In the study, DeCarli and colleagues examined data collected from 579 individuals taking part in the Framingham Heart Study, a longitudinal investigation initiated over 60 years ago to examine cardiovascular health of people living in Framingham, Massachusetts. For the purposes of the current research, participants were mostly in their late 30s during the initial data collection phase in 2009. Upon entry into the study, participants had their blood pressure taken and were assigned to one of three groups according to the results: normal blood pressure, prehypertensive, or high blood pressure. Next, they underwent magnetic resonance imaging (MRI) brain scans that measured any white matter injury and gray matter atrophy (fractional anisotropy, white-matter hyperintensities). When these brain imaging measurements were combined, a global measure was produced that allowed for the comparison of brain health among different blood pressure groups.

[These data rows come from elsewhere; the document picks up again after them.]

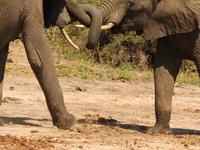 African Safari - The Big 5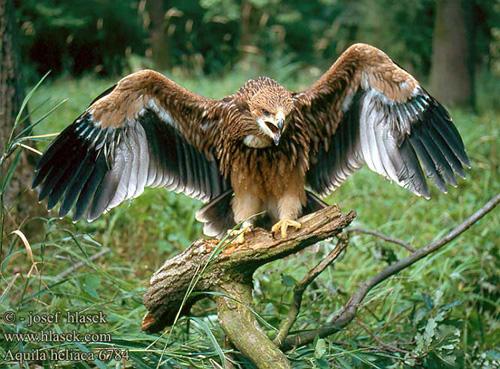 En Güçlü Yirtici Kuş Sayfa 1 3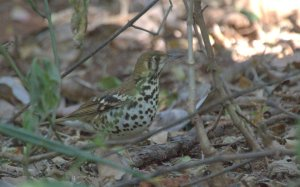 Spotted Ground Thrush -John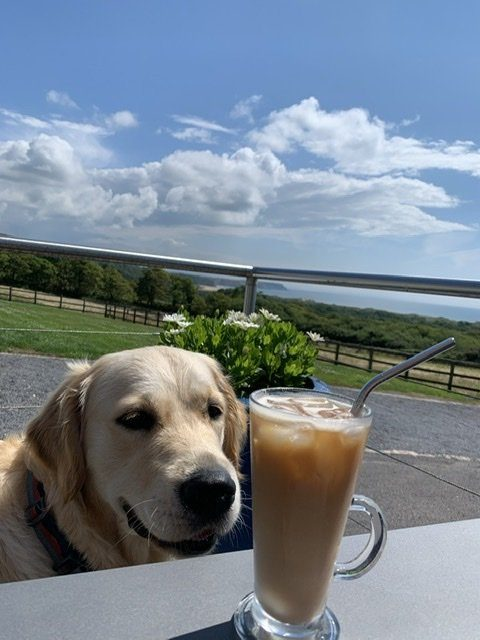 Iced Coffee with Mabel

Surprisingly, the researchers found that the brains of 30-year-olds with high blood pressure looked similar to the brains of people in their 40s who had normal blood pressure. They summarized that systolic blood pressure was associated with injury to white matter microstructure and regional grey matter in healthy young adults. Furthermore, injury worsened continuously as blood pressure increased and was significantly different between normotensive and prehypertensive subjects in some anatomical regions. Most importantly, these anatomical differences that were exhibited in subjects at fairly young ages were similar to the abnormal distributions seen within high blood pressure subjects later in life. Although a biological mechanism for how high blood pressure may cause increased brain aging was not proposed, the authors did suggest that blood pressure can lead to arterial stiffness which impedes blood flow and thus, reduce the supply of oxygen and essential nutrients to the receiving axons. In support of this proposal, arterial stiffness has been associated with cognitive impairment in elderly individuals in past research studies.
Although further research is required before any definite conclusions can be drawn, the current research findings do extend to those of earlier studies that indicate white-matter injury to begin before the age of 50 years old. The authors concluded that their “results emphasizes the need for optimum control of blood pressure, which is neither routinely achieved nor subject to testing in many randomized controlled clinical trials”. In the meantime, we can continue to increase our awareness regarding this topic, stressing the importance for regular monitoring for adverse blood pressure levels in order to promote healthy brain aging.